Brian had a laugh like no other, and a deep voice, beautiful to hear as he sang. We miss his humour, and gentle ways of being himself. At this time, we send our special sympathy and sad feelings to dear Rhonda, and Peter, Geoff, Rob and Jenny. Vale, Brian. In peace and love,

          ~~  Isobel, for the while Bishop family

 

My heart is with the family and colleagues as we experience the sorrow of Brian’s death, and the steadfastness to celebrate the great gift of Brian’s life to us all and to history. Grace and Peace
~~  Wanda Holcombe

 

 

Brian’s Witness to the Order

March 9, 2001

Today I am 70 and one of the things I want to do is express my gratitude for the Order.  I am late for this witness on purpose. Actually, my gratitude is to life itself that once long ago when I was headed toward being a pharisee of pharisees, I was stopped in my tracks by a group who knew that there was no messiah and they were it.

 

I remember that at Otford in a pedagogy group led by Joe Mathews, there was I thinking I knew something about being a teacher, with my hair slicked down and parted in the middle, and right there and then Mathews reached across and ruffed up my hair and said, “You don’t even look like a teacher.” It took me a long time to deal with that, but by the grace of God I did deal with it.

 

I remember Kay Hayes calling me into question because Russell Campbell had told me that letters she had written didn’t need to be posted. I learned something about the singeing of a scorching avatar that day, and yet three days later in a witness, obliquely, she pronounced an absolution that grew me up another three inches.

 

I remember learning about Human Development Projects from Stan Gibson even though it meant standing on the mat before Lyn because we had spent money we didn’t have.

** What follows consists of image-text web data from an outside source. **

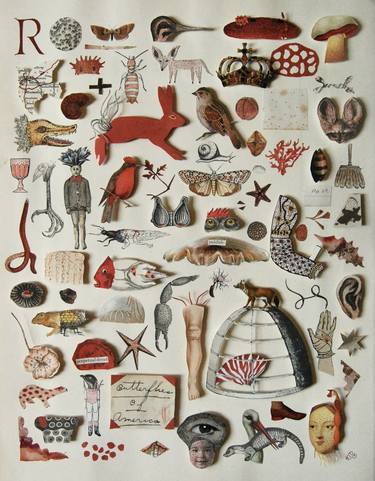 Print of Nature Collage by Katie McCann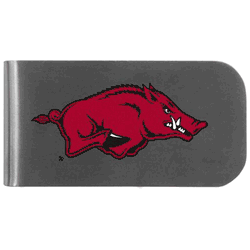 Arkansas Razorbacks Logo Bottle Opener Money Clip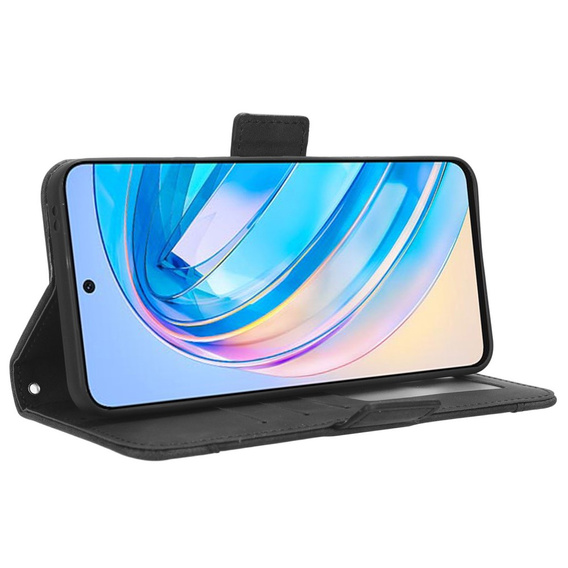 Flip case for Honor X8a 4G, Card Slot, black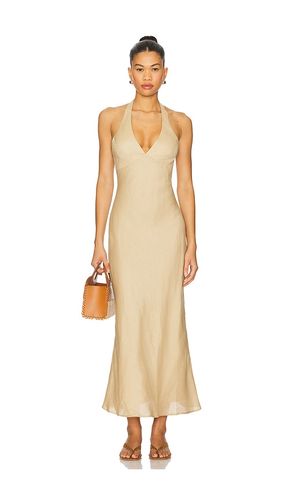 X REVOLVE Paola Halter Linen Midi Dress in . Size 10. Also in 2, 6 - Bardot - Modalova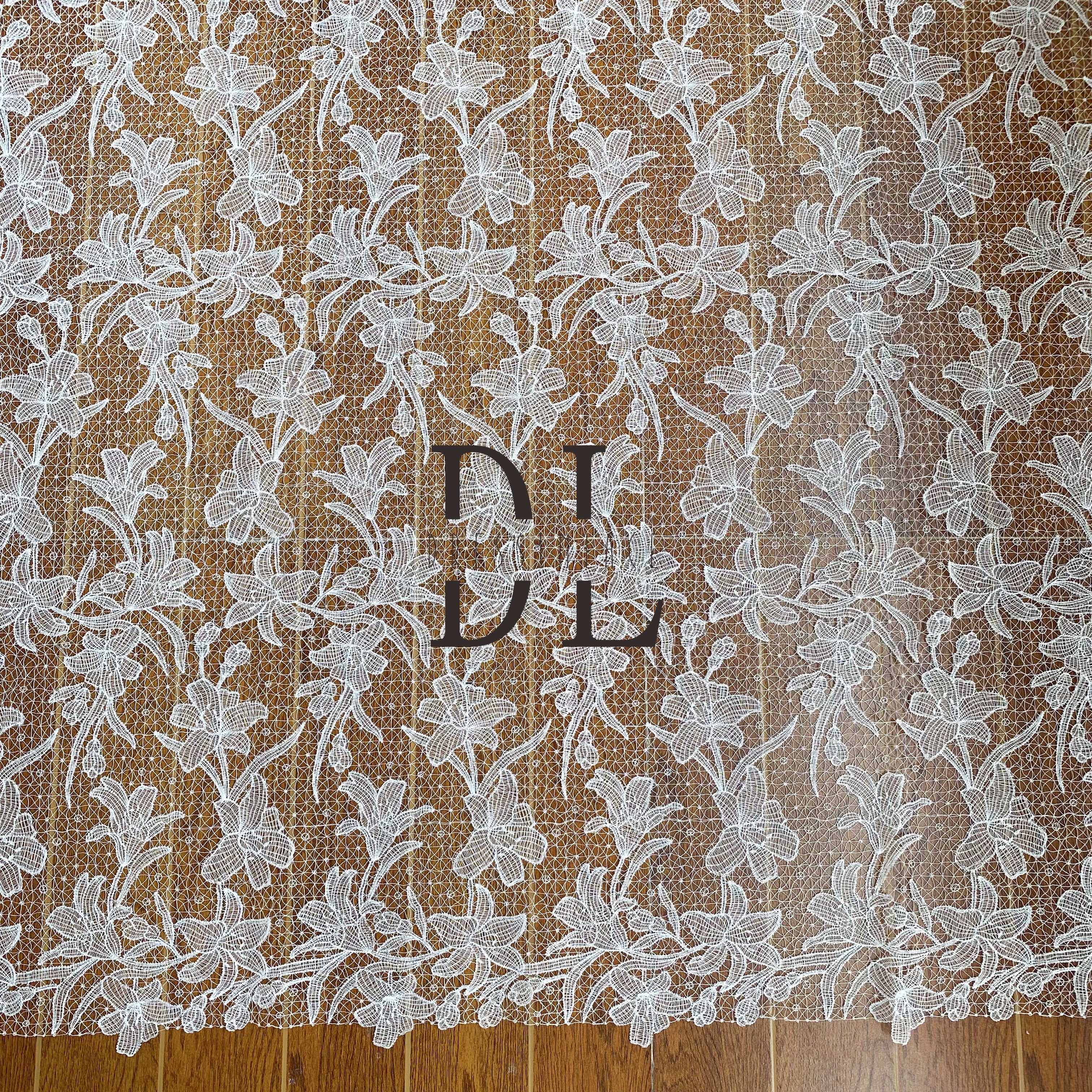 DLG120129 Adorable Water Soluble Lace Fabric for Various Styles - Perfect for Wedding Dresses DLG120129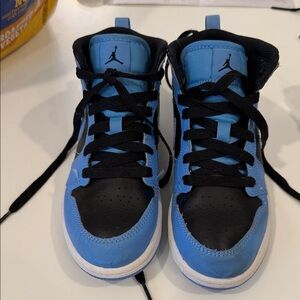 Nike Kids Black and Blue Jordan’s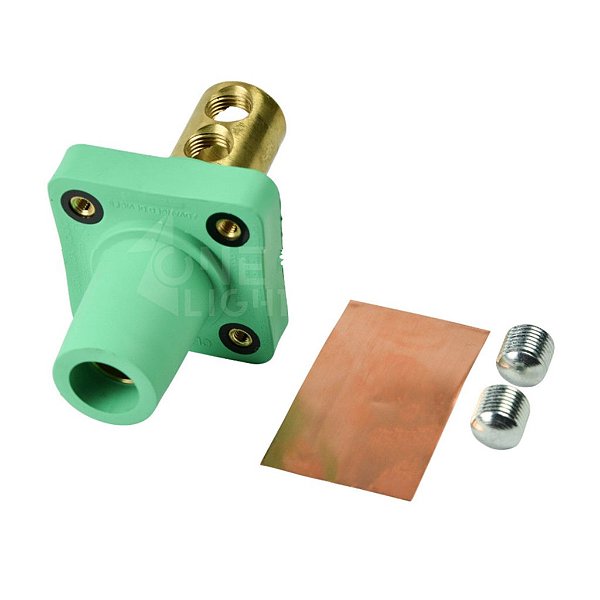 CAM LOCK FÊMEA PAINEL VERDE 400A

And I remember three great years in India, dumb, deaf and blind in the face of this radically different culture, and yet alive like I never thought possible.

 

And so I could go on. For methods and images, for collegiality and accountability, for experiences in the Other World and this one, for a rich meditative council, for life and death as we experienced it and continue to do so, and ultimately for the transition in 1988 that left us solitary and yet giants with a passion that does not go away and with the markers all around us of some incredible years of expenditure. O how different it is to be 70 because of all of these things.